One of the things that makes the french grand prix interesting is the new cars or vehicle modification that tend to come out about this time of year. By this time most teams have gathered sufficient data to begin some major changes in their push towards end of season glory.

Magny-Cours is a 70 lap race with plenty of ways to run it. It's a favourite of drivers and we'll hopefully see some really interesting pit strategy. The narrrow separation of the top 12 drivers may indicate that the front runners are carrying more fuel than usual, or may indicate that advances have been made by some of the mid-level teams. Watching this unravel will be one of the thrills of this race.

Sun, 2004-Jun-20

My sporting interests

Well, it's that time of the week again. It's Sunday, and tonight is a formala 1 sunday night.

Tonight's race is the american grand prix, a fairly recent addition to the list of formula 1 tracks but not quite is recent as Barian which ran for the first time this year. I won't be staying up for this one, though. It's just a little bit late in the evening Brisbane time.

The american grand prix started running at Indianapolis in 2000, and is a big part in the attempt to broaden the f1 appeal from a fairly European focus. It should be a good race, with Rubens Barrichello in pole position next to his star teammate Michael Schumacher. From past experience we can say that it will probably end up with a Ferrari 1, 2 result again but there should be some action further down the field. Our own runner, Mark Webber is running an experimental engine which could help him show off his magnificent driving skills. He's with Jaguar, a mid-level team, but has managed to achieve consistent results since his 2002 debut and late 2002 to early 2003 move to the Jaguar family. The danger with a new engine is that it may not be reliable under race conditions.

My recollection of the american track is that it is quite wide with a lot of high-speed sections. A powerful engine could really make the difference on this circuit. Opportunities for passing should also be fairly common so lapping of back-markers may have a little less impact on the race leaders than on other tracks.

Why do I watch the formula 1 (when we already know Schumacher will win :) )?

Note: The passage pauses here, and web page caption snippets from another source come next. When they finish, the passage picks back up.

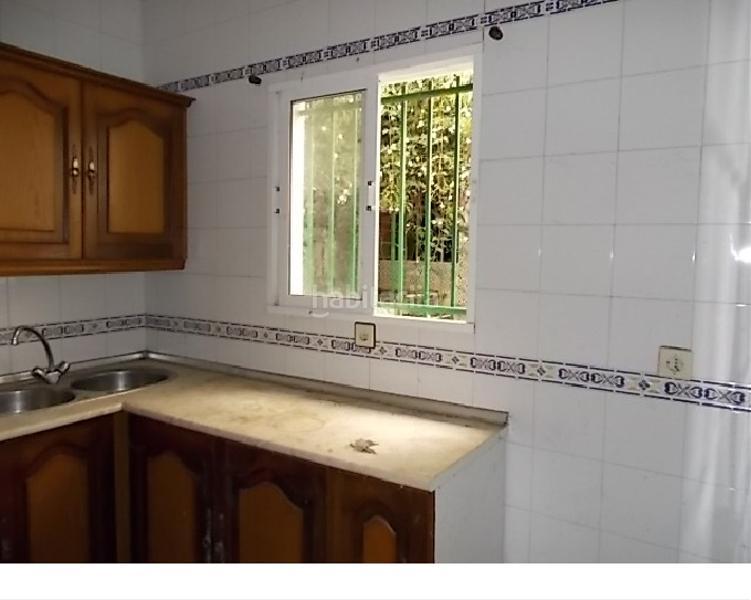 Foto f7bd521c-008b-4890-a7d9-cb84c9c7098e. Chalet solvia inmobiliaria chalet independiente parra la en Parra (La)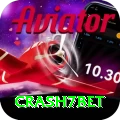 crash7bet Max v5.4.8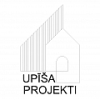 UPĪŠA PROJEKTI SIA, arhitektūras un būvniecības pakalpojumi, Kontakti.lv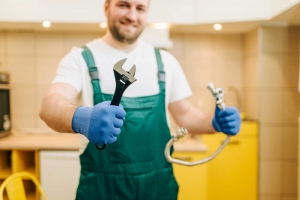 Residential Plumber: Expert Tips for Affordable & Reliable Home Plumbing Solutions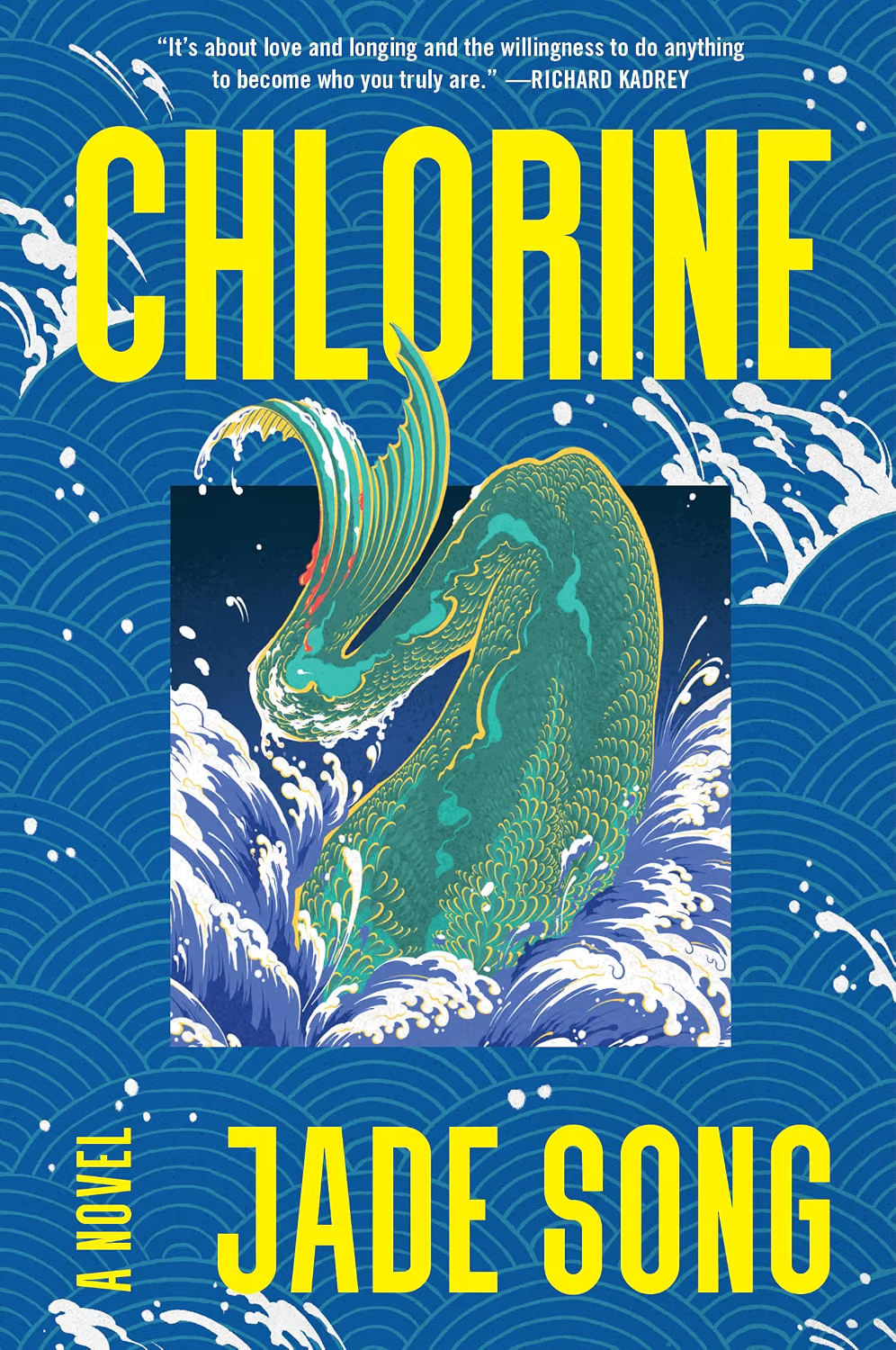 Song_Chlorine.png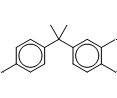 3-Chlorobisphenol A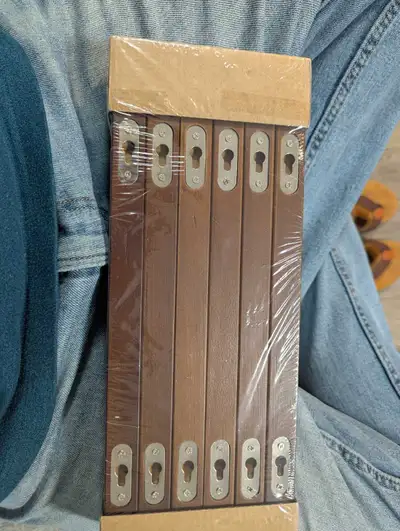 Wall shelf, View more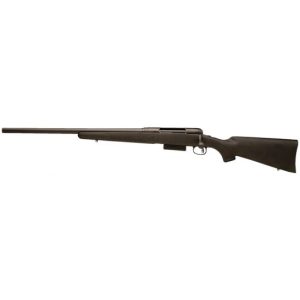 Savage Arms 220 Slug LH 20 Gauge Bolt Action Slug Gun, Model 19640 For Sale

Formula 1 is one of my favourite spectator sports. It's the one I'll watch as religiously as indoor lawn bowls. I do enjoy the real battles for position as a faster competitor shaves a tenth of a second per lap off his rival. I love seeing someone with a car that he knows is in trouble fight to keep it on the racetrack and remain just competitive enough to stay in the points. Oh, and you've got to love the blow-ups and the less serious accidents. The real reason I watch the Grand Prix, though, is pit strategy. I just love watching those masters at work. Do you pit two times, or three? How much fuel do we carry into qualifying? How many safety cars do we bet on coming out onto the racetrack. How do we change our strategy once something unexpected happens? There are some awesome strategists in formula 1 and I booming well love watching them at work.

Well, that's my first sports entry in this blog. I hope my gentle readers have enjoyed it. Perhaps I'll follow it up sometime with some Super Series bowls commentary (did anyone see Kelvin Kerkow's match yesterday? Awesome).